What is the difference between the two notations below?

{x | x (is an element of) X & P(x)} 

vs.

X = {x | P(x)} 

These both seems to say to me x is in X as long as it abides by property P. The top one is defined as a comprehension and the bottom one is used as a lead into Russle's paradox.

  • 1
    The first specifies the collection of all elements of $X$ (which must already be defined) which satisfy $P$. If $X$ is a set, then this is a set by the Axiom of Separation. The second specifies the collection (possibly a proper class) of all objects that satisfy $P(x)$, and calls it $X$.2011-09-08
  • 0
    Note that the first one does **not** say "x is in X if it satisfies P". It says "This is the collection of all things that are *both* in $X$ **and** satisfy P". By contrast, the second says "The collection of all things that satisfy P is called X".2011-09-08
  • 0
    The first describes a certain *subset* of $X$, quite possibly not all of $X$. The second says that $X$ is the set of all objects in the universe with property $P$ (unrestricted comprehension, not allowed in ZFC).2011-09-08

2 Answers 2

2

The difference is that $X$ is required to be a set in the first, and in the second it may not be. It's kind of amazing, but this avoids the classical set-theoretic paradoxes. The classic Russell paradox $X=\{x|x\not \in x\}$ is a good example. Now in the first we know we have a set by the power set and separation axioms. In the second we don't.

  • 1
    I don't think Power Set comes into showing that the first one is a set; by Separation, if X is a set we know that {x | x in X and P(x)} is a set. Also, if you are working in NBG, the first could simply be a class (if X is a class), and not necessarily a set.2011-09-08
  • 0
    In Zermelo set theory, the assertion that for any (already constructed) set $X$, the collection of all $x$ satisfying $P$ is a set is called the Axiom of Separation.
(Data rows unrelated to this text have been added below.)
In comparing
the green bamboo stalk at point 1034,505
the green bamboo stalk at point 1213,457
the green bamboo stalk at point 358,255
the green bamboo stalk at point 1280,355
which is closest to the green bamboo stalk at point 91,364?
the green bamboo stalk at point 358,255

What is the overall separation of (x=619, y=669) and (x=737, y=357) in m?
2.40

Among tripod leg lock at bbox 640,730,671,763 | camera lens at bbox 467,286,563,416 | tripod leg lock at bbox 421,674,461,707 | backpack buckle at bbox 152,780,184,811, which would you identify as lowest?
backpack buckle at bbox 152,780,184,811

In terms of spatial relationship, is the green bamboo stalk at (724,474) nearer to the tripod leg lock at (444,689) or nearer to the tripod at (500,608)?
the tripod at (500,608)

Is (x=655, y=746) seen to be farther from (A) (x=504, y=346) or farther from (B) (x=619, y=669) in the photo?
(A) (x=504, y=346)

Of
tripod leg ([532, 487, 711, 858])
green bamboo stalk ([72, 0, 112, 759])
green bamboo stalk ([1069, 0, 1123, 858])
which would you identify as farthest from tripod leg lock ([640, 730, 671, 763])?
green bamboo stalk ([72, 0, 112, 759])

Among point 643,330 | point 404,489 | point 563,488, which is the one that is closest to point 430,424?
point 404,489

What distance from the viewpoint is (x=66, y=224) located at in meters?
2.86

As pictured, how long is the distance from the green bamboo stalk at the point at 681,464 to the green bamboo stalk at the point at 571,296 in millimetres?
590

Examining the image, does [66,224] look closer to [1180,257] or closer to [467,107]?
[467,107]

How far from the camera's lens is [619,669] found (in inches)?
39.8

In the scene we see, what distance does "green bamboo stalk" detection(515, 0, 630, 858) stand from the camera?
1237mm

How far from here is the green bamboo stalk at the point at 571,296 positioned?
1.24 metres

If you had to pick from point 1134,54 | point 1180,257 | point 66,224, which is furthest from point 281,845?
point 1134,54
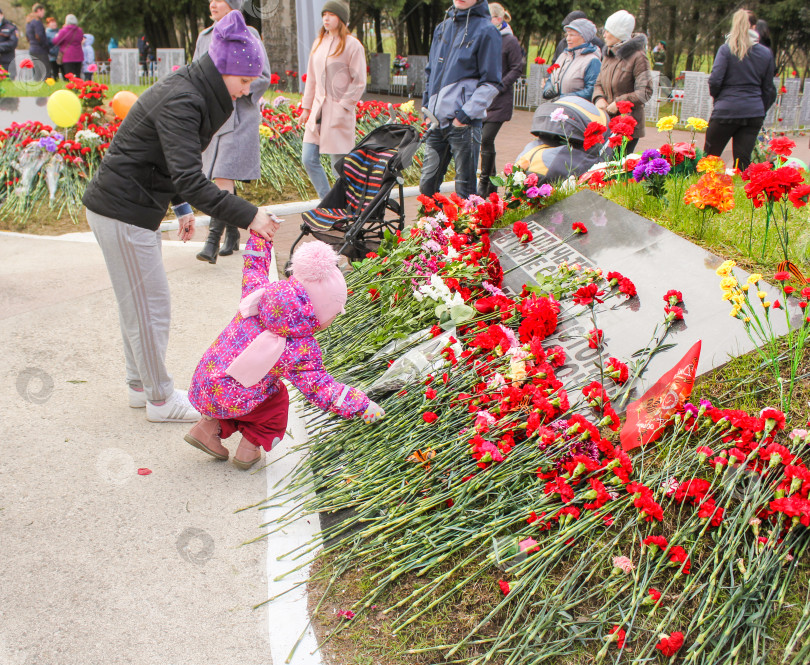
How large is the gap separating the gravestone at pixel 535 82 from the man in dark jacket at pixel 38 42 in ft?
42.6

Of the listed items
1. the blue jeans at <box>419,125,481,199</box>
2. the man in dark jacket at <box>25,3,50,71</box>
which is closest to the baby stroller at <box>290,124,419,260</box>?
the blue jeans at <box>419,125,481,199</box>

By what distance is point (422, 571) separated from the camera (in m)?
2.27

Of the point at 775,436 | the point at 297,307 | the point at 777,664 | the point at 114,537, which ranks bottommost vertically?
the point at 114,537

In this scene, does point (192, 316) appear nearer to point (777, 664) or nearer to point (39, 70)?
point (777, 664)

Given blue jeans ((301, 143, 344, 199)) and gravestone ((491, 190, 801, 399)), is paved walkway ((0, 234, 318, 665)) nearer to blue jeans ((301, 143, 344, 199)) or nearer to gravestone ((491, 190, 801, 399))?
gravestone ((491, 190, 801, 399))

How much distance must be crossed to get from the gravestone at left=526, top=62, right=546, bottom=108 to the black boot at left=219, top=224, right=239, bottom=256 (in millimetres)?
15688

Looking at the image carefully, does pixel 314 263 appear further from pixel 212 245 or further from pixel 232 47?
pixel 212 245

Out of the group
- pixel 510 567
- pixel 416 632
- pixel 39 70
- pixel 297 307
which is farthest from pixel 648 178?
pixel 39 70

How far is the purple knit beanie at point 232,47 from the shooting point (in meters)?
2.99

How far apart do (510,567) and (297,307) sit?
4.11 feet

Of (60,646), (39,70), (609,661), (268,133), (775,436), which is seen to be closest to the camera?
(609,661)

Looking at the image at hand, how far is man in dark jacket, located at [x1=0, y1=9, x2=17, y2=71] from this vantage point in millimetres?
14797

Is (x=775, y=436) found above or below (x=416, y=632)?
above

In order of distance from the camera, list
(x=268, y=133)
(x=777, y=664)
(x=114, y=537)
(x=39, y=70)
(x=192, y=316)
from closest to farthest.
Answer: (x=777, y=664), (x=114, y=537), (x=192, y=316), (x=268, y=133), (x=39, y=70)
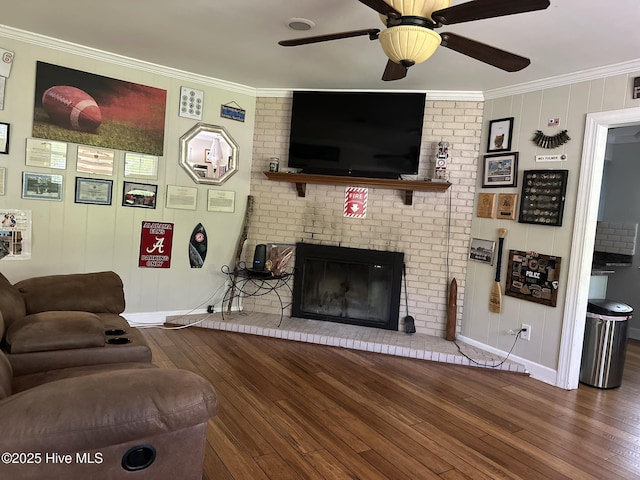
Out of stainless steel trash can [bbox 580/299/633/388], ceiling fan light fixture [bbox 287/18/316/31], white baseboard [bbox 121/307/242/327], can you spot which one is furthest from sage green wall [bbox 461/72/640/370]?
white baseboard [bbox 121/307/242/327]

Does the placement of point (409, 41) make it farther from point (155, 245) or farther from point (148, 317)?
point (148, 317)

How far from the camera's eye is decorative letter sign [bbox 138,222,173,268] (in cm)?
410

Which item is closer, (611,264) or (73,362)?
(73,362)

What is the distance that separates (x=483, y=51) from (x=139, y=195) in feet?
10.4

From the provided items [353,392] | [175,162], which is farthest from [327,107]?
[353,392]

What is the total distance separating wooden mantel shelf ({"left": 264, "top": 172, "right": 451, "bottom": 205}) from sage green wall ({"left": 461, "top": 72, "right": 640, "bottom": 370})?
1.61 feet

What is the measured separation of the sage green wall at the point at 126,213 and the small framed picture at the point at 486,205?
233 cm

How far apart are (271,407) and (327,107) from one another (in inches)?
109

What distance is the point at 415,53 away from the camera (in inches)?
70.4

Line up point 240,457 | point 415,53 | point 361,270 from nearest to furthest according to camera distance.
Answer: point 415,53, point 240,457, point 361,270

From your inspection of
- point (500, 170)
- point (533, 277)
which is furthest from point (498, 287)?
point (500, 170)

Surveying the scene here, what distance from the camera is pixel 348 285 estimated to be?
14.8 feet

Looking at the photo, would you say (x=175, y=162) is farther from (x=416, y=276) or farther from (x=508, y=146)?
(x=508, y=146)

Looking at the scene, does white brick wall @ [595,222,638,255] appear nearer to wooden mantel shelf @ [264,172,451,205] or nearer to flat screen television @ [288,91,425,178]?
wooden mantel shelf @ [264,172,451,205]
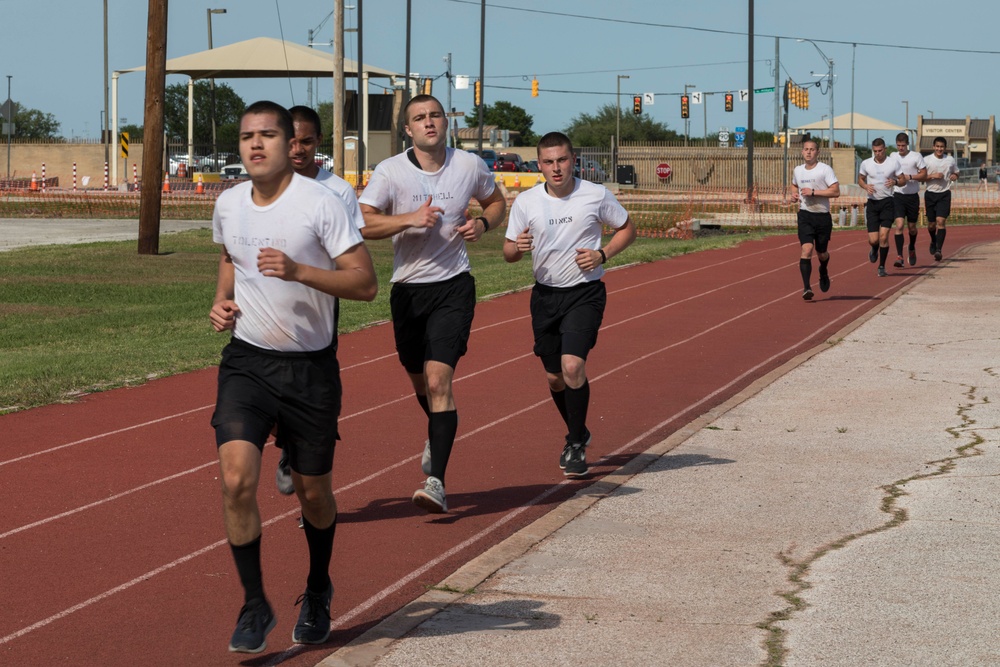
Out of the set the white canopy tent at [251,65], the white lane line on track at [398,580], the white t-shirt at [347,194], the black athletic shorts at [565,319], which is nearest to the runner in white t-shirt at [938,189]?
the white lane line on track at [398,580]

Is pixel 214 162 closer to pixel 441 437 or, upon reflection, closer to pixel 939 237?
pixel 939 237

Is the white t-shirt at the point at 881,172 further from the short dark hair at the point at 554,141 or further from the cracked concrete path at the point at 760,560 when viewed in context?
the short dark hair at the point at 554,141

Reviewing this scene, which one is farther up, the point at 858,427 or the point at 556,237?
the point at 556,237

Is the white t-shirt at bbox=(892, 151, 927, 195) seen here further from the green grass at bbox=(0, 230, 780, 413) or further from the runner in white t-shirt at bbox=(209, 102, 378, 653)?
the runner in white t-shirt at bbox=(209, 102, 378, 653)

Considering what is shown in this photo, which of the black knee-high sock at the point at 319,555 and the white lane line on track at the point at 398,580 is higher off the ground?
the black knee-high sock at the point at 319,555

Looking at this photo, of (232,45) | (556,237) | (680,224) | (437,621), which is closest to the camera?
(437,621)

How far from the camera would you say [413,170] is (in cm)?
760

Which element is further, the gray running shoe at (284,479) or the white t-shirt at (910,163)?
the white t-shirt at (910,163)

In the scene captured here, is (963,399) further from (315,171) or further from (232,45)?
(232,45)

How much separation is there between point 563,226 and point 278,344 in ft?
11.2

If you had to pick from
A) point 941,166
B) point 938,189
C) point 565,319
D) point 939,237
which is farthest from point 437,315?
point 939,237

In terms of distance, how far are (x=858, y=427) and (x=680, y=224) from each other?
84.9ft

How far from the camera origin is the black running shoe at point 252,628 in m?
5.05

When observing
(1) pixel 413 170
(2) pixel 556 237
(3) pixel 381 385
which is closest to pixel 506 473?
(2) pixel 556 237
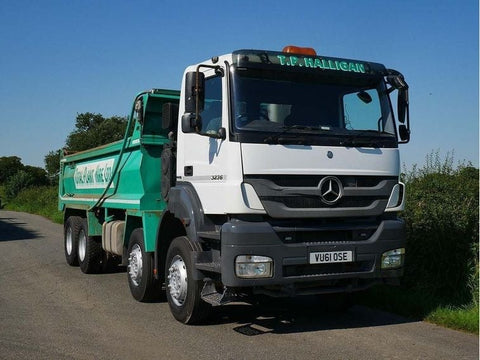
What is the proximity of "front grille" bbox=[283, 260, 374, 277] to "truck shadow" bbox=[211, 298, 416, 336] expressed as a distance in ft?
2.63

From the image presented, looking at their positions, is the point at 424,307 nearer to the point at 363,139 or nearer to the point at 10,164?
the point at 363,139

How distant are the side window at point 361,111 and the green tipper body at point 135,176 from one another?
98.4 inches

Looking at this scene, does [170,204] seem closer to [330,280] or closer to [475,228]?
[330,280]

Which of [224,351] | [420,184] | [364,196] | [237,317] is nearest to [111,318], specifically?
[237,317]

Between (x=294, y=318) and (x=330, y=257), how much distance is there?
1.37m

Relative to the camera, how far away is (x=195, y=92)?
614cm

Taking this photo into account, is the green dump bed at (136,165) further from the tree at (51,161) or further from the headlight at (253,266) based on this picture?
the tree at (51,161)

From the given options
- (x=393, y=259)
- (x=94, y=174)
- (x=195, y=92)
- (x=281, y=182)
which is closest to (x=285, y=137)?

Later, the notion of property was made more precise by replacing it with formula. Also later, Separation was strengthened to Replacement. To prove that Replacement implies Separation we do need Power Set, but then we need Power Set to do much of anything, if we use standard definitions. Some axiomatizations still have *both* Separation and Replacement.2011-09-08
  • 0
    @Arturo Magidin: it seems to me (in light of André Nicolas comment) the question is whether in ZFC you can define a set of larger cardinality than the one you have without the power set axiom. I don't see it, but would love to be enlightened.2011-09-08
  • 0
    @ André Nicolas:I wish I could @ two people at once, but I can't. So here you go.2011-09-08
  • 0
    @Ross Millikan: The answer to larger cardinality without Power Set is roughly speaking no you cannot. (Depending on details of presentation, you can get larger finite sets without Power Set, and Axiom of Infinity directly produces an infinite set, but that's all.) In the first construction mentioned by the OP, we do already have a set $X$, so constructing the subset of $X$ consisting of the elements that satisfy the formula $P(x)$ is a direct use of Separation, and does not require Power Set.2011-09-08
  • 0
    @André Nicolas: Thanks. That is what I was thinking. For finite sets, we have union, as you say.2011-09-08
0

The first is an object, namely a set. In particular, it can't be true or false. The second is an equation, which is a type of statement. The difference between the two is the same as the difference between "dog" and "my dog has four legs."